Assim, ao esclarecer que a sexualidade já está presente em nós desde a infância,
Freud se vê munido das bases necessárias para sustentar sua nova teoria de que
as neuroses estariam mais associadas a fantasias sexuais infantis do que
necessariamente a abusos sexuais reais. Por outro lado, ao abrir as portas para a
abordagem das fantasias de seus pacientes, Freud acabou sendo levado
novamente da dimensão da imaginação para o campo da realidade. Com efeito,
embora as narrativas dos doentes contivessem claros elementos fantasísticos,
isto é, criações imaginárias derivadas do desejo e não da realidade, havia sempre
por detrás delas determinadas experiências reais que pareciam estar na origem
das próprias fantasias.
É a partir dessas observações que Freud irá propor o conceito de FIXAÇÃO como
um elemento crucial para a compreensão de como a neurose se desenvolve.
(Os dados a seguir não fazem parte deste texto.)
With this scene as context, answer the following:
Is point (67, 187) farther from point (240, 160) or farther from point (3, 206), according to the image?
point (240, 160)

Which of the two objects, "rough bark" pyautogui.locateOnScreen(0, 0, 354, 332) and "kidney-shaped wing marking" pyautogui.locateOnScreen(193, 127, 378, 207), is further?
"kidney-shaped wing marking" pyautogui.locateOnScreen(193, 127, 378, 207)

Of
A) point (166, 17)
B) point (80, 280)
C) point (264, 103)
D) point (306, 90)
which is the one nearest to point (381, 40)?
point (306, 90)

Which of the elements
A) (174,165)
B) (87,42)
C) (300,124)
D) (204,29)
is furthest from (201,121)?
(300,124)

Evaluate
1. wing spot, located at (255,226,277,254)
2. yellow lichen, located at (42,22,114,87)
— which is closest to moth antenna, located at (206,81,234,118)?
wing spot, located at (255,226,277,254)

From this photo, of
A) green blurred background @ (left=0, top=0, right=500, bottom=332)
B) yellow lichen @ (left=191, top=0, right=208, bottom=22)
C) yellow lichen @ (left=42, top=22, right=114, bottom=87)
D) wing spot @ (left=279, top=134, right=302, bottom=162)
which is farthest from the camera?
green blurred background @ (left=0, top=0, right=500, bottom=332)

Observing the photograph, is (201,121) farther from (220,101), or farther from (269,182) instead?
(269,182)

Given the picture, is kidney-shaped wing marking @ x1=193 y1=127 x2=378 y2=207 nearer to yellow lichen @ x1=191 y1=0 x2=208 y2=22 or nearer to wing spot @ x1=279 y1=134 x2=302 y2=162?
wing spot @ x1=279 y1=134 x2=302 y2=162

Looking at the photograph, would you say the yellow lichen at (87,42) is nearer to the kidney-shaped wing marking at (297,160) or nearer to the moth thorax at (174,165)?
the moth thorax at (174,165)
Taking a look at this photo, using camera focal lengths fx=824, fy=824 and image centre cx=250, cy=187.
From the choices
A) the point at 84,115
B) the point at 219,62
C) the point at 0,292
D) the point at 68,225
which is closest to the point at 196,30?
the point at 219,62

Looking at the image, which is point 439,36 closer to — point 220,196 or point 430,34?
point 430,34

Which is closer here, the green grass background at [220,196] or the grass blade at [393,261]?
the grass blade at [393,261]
A
fixação constitui-se no apego inconsciente do sujeito à memória daquelas
experiências infantis traumáticas. É como se a pessoa resistisse a esquecer
aquelas situações, trazendo-as constantemente de volta ao presente ao invés de
abandoná-las no passado.
Nesse sentido, a segunda teoria freudiana para explicar a gênese das neuroses
poderia ser descrita esquematicamente mais ou menos da seguinte forma: (1) O
sujeito se fixa a alguma experiência traumática real – (2) Graças à sexualidade
infantil, o indivíduo constrói uma fantasia básica por meio da qual ele consegue
“gozar” com o trauma – (3) O processo educacional força o sujeito a reprimir essa
fantasia que passa a lhe parecer nojenta, detestável, absurda etc. – (4) Reprimida
no Inconsciente, na adolescência e na vida adulta a fantasia passa a dominar
subliminarmente a vida do sujeito, podendo chegar a um domínio quase completo
pela via dos sintomas e outras manifestações patológicas (neurose).
Nota-se, portanto, que, nessa segunda teoria das neuroses, a chamada “teoria da
fantasia”, Freud enfatiza a dimensão do SUJEITO na gênese do adoecimento
neurótico. Na primeira teoria, que ficou conhecida como “teoria da sedução”, não
há espaço para o sujeito: o adoecimento seria tão-somente o resíduo de uma
experiência de abuso, ou seja, o indivíduo seria inteiramente passivo nesse
processo. Com a teoria da fantasia, Freud passa a trabalhar com a ideia de que
nós não vivenciamos o trauma passivamente, mas respondemos a ele, tentamos
dominá-lo, buscando torná-lo uma experiência verdadeiramente nossa ao invés
de apenas um episódio que aconteceu conosco.